Wednesday, March 4, 2009

Less Is More

Sometimes, less is better than more, it is more better (get it?). That is the case with government. Less is much more better.

As we daily watch our Federal Government take measures and pass laws that are geared to greatly expand their control and power over us, their bosses; we have to wonder where and when will this stop? Our freedoms and liberties are being attacked. Is there a way to get a new mindset in Washington? Is it possible to have political leaders who honestly want what is best for the public and not for themselves? When was the last step taken to reduce the size of the government?

Today, the new Arizona Governor, Jan Brewer, told our congress that there needs to be a trillion dollars ($1,000,000,000,000) of new, "temporary" taxes to help the state get through the budget crisis. Clearly, it is more important to a politician to take our money to balance their budget than to let us have our money to balance our own. (Remember, we have a new Governor due to Janet leaving to protect all of us from her position as Homeland Security Secretary.)

Arizona, like many other states, has been hit hard, financially. They have taken several measures over past couple years that are typical of government when they want to justify more taxes on the people. Have you noticed that the "pet projects" always seem to survive budget cuts and how essential services, such as police and fire, get hit with cuts? This is no accident. It is a ploy to cut the areas that will most likely cause the people to rally and support. Then, the dear politician will be justified in raising your taxes so that essential services can remain at, or near, present levels.

You want an example? Arizona just closed some State Parks, last week. One is just outside of my town - Tonto Natural Bridge. This park brought in enough money in fees to cover the cost of keeping it running. It did not cost the state anything. It is a popular park and important to the economy of the small towns around the area. The threat - "we do not know if it will ever open again". This, of course, has many in the area rallying for a change in this decision.

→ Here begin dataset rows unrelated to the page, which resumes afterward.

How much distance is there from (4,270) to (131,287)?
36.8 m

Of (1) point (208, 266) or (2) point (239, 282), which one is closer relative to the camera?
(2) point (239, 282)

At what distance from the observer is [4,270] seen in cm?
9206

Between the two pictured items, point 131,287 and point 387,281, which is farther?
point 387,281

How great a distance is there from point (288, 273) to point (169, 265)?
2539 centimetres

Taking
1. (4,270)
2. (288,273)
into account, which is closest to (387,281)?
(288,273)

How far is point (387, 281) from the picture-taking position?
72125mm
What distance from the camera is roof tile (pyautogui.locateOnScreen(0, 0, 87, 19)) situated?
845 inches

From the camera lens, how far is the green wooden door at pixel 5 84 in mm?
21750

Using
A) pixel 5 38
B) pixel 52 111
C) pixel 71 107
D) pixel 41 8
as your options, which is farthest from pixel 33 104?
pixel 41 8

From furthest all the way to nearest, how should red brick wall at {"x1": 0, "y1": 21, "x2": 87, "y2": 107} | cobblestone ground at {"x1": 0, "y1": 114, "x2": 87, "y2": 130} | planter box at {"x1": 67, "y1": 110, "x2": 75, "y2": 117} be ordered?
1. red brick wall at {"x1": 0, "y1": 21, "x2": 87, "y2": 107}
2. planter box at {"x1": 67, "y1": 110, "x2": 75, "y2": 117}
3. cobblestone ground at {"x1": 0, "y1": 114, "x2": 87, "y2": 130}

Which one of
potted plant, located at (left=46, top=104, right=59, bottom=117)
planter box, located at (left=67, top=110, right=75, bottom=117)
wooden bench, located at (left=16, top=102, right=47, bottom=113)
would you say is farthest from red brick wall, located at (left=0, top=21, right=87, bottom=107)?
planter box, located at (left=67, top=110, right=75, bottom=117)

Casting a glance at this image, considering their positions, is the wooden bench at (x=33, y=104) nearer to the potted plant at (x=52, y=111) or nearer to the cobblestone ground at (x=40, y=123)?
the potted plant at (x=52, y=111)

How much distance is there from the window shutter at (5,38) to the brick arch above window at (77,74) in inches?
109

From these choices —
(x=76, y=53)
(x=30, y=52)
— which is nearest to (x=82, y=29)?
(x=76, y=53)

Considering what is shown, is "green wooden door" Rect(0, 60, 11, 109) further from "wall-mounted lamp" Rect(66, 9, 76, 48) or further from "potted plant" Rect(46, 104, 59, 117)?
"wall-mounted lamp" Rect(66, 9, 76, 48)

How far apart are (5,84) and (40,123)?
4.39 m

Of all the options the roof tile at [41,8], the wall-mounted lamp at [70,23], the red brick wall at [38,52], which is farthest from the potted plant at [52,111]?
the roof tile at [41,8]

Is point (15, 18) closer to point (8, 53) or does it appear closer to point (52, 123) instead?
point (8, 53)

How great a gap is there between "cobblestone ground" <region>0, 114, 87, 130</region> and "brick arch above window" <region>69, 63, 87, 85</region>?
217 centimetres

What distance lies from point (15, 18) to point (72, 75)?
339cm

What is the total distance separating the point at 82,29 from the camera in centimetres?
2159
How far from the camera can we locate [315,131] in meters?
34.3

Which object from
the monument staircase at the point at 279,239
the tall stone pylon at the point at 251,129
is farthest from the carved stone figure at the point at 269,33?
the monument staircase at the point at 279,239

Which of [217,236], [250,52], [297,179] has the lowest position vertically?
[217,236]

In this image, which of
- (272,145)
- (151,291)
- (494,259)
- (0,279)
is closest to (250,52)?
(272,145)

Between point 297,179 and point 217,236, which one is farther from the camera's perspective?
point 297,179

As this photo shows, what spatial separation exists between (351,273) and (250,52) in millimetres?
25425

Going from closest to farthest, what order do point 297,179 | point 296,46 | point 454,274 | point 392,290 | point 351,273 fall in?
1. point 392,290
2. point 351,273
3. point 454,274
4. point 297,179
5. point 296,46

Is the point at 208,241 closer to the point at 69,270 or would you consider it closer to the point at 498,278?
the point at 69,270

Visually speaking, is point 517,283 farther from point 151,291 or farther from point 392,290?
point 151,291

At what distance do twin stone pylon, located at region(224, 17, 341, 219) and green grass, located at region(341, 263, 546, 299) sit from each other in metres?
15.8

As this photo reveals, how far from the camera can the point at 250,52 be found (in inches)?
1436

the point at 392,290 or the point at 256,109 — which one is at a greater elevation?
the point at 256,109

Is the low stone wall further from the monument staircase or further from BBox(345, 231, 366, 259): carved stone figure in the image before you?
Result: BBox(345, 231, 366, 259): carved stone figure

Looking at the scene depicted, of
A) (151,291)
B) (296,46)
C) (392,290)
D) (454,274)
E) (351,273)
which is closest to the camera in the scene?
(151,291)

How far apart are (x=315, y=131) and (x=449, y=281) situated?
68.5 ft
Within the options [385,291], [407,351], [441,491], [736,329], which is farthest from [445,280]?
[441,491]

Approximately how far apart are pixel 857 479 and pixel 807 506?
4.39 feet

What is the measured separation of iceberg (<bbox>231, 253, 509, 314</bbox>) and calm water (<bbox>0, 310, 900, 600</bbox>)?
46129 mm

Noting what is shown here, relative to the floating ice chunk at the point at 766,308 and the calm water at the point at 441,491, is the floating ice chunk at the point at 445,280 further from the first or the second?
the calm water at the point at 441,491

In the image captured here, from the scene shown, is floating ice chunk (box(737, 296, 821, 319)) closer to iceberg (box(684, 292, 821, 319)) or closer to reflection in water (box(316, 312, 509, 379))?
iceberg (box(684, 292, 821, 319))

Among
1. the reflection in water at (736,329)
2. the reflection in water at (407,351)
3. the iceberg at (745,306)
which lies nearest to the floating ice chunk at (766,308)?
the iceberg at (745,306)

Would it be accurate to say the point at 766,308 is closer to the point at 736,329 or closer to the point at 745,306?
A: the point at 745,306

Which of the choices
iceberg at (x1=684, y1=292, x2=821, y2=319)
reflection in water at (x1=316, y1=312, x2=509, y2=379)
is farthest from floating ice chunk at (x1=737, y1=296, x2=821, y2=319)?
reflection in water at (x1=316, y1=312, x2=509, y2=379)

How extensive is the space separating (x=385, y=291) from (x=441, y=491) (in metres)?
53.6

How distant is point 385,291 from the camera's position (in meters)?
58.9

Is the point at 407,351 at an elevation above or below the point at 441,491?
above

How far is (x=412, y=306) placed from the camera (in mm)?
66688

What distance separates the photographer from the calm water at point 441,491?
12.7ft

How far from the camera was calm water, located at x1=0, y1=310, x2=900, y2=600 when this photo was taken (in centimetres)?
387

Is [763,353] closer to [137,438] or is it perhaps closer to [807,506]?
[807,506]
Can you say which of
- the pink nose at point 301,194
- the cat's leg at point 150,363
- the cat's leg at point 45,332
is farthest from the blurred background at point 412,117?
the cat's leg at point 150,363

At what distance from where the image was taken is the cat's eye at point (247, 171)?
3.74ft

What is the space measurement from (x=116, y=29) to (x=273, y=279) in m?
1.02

Why was this park closed? It is said, to cut state expenses, but it did not cost the state any expense. In fact, you could argue that it made money for the state in the sales tax revenue generated by tourists who traveled to the area to visit the park. It was closed because it is popular and would cause an outcry from angry citizens. This, then can be used against us as a show of support for higher taxes, which of course would be spent on opening the park.